Population peaks, random walks and Catalan numbers

Is humanity at peak population? In other words, is the total number of humans in the world currently the highest it’s ever been?

It seems like a simple question. And the answer seems obvious too: yes.

The last significant reduction in the human population occurred during the Black Death in the 1350s. Since then, it has been rising without interruption. It’s risen especially quickly in the last century, from about 2.5 billion in 1950, to 8 billion by 2022. And although the growth rate is now slowing, the population is still rising: it’s estimated at about 8.1-8.2 billion as of February 2025. The UN projects that it will continue to rise until it reaches over 10 billion in the late 21st century, at which point it will start to decline. But clearly, given that we’re still on the upward slope, the population right now is bigger than it’s ever been.

That’s certainly true on a large scale. If we were to take a look at the current population estimate every day this year, the number would always be higher than the previous day. But it’s not so simple on the small scale.

Imagine that we could know, precisely, every time a person was born or died anywhere in the world. In other words, imagine that the Worldometer tally wasn’t an estimate, but a realtime monitor with perfect accuracy. At any given moment, would that tally be at its all-time peak? Well, every time someone dies and the tally decreases by one, the population is not at its peak: it’s one below the previous value. During the brief interval before another birth occurs, the human population is not at its all-time peak. If the next event is another death, it’ll be at least two more events before the population is at peak again. So, considering the population at unit precision, even though births happen more frequently than deaths and the population is rising overall, for a significant proportion of the time it’s not true to say that the population is currently the highest it’s ever been.
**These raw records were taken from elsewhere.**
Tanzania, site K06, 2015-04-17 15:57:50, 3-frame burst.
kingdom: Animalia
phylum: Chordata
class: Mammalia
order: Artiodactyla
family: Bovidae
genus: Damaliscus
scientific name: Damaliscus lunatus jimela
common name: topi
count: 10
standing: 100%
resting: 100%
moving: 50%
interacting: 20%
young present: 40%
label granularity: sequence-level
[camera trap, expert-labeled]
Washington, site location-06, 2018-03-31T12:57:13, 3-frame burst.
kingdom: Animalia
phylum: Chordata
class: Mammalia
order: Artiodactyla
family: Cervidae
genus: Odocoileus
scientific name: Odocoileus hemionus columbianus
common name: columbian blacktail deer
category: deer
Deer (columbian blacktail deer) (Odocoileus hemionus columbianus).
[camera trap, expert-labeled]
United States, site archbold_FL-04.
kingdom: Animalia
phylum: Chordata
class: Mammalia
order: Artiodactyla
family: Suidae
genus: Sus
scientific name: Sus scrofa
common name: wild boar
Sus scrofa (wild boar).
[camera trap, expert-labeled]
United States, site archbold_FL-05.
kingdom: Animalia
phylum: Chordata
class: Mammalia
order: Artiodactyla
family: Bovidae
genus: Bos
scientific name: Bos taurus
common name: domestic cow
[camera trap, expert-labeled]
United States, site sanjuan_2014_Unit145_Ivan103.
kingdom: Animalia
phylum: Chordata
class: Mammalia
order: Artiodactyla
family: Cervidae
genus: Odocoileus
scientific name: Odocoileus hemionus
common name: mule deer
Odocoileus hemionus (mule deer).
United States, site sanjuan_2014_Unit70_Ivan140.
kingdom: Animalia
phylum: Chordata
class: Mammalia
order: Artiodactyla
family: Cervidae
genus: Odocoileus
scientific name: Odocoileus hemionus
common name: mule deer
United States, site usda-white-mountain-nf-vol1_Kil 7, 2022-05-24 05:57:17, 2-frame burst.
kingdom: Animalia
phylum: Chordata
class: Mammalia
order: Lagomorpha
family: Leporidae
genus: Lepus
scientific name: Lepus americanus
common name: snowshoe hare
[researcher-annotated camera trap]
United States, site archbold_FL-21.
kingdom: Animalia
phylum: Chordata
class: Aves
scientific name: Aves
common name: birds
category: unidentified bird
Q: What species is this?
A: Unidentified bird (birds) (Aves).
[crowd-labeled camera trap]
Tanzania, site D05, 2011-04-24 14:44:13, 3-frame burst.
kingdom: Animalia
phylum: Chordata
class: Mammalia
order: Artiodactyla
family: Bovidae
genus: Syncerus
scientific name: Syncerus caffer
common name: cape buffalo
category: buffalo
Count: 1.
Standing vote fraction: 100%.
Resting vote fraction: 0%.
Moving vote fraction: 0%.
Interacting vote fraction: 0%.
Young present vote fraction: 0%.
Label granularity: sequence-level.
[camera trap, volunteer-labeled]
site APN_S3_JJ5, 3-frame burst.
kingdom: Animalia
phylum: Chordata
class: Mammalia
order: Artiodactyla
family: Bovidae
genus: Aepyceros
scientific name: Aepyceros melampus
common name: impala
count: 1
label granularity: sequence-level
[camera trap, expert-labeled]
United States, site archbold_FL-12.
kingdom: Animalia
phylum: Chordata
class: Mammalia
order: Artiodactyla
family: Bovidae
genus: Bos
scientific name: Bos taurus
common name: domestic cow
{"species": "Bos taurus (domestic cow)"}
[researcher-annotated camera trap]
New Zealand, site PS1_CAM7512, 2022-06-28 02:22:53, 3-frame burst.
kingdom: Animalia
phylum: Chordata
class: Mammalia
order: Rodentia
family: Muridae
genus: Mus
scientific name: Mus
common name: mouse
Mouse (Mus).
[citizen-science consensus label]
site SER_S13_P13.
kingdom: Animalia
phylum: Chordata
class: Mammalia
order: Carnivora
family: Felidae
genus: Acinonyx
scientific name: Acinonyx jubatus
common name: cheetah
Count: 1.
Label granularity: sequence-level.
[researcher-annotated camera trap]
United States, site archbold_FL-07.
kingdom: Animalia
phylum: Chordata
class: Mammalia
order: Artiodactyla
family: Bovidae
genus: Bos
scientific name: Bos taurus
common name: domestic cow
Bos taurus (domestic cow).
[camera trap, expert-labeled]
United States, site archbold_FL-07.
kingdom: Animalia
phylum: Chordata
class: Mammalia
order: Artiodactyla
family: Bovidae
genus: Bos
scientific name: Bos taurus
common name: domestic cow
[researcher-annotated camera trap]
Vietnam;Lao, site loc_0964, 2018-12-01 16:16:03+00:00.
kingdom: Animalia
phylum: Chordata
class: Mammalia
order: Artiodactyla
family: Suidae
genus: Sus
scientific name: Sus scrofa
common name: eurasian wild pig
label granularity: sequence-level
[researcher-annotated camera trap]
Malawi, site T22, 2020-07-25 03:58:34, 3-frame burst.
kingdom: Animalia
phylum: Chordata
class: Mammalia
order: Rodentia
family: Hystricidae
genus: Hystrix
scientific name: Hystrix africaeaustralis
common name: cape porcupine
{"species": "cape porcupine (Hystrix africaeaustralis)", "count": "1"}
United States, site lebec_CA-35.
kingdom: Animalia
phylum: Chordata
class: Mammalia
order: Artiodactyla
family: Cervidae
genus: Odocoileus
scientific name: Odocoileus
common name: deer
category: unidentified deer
What proportion is this? A friend recently put it to me that it was possible for the population to be below peak for more than half the time and yet for it still to be rising overall. At first I considered that this was absurd, but the more I thought about the idea, the more it seemed possible. In fact, it seemed to be an interesting paradox, of the “logically possible but counterintuitive result” type, which I can’t find any reference to elsewhere.

To explain how this is possible, I’ll first try to demonstrate the counterintuitive result with a couple of examples. I’ll then attempt to derive a mathematical formula and calculate some values.

Demonstration with examples

Consider a case where the birth and death rates are equal. Every change to the population has an equal chance of being a birth or a death. In this scenario, the population isn’t rising overall: it stays the same.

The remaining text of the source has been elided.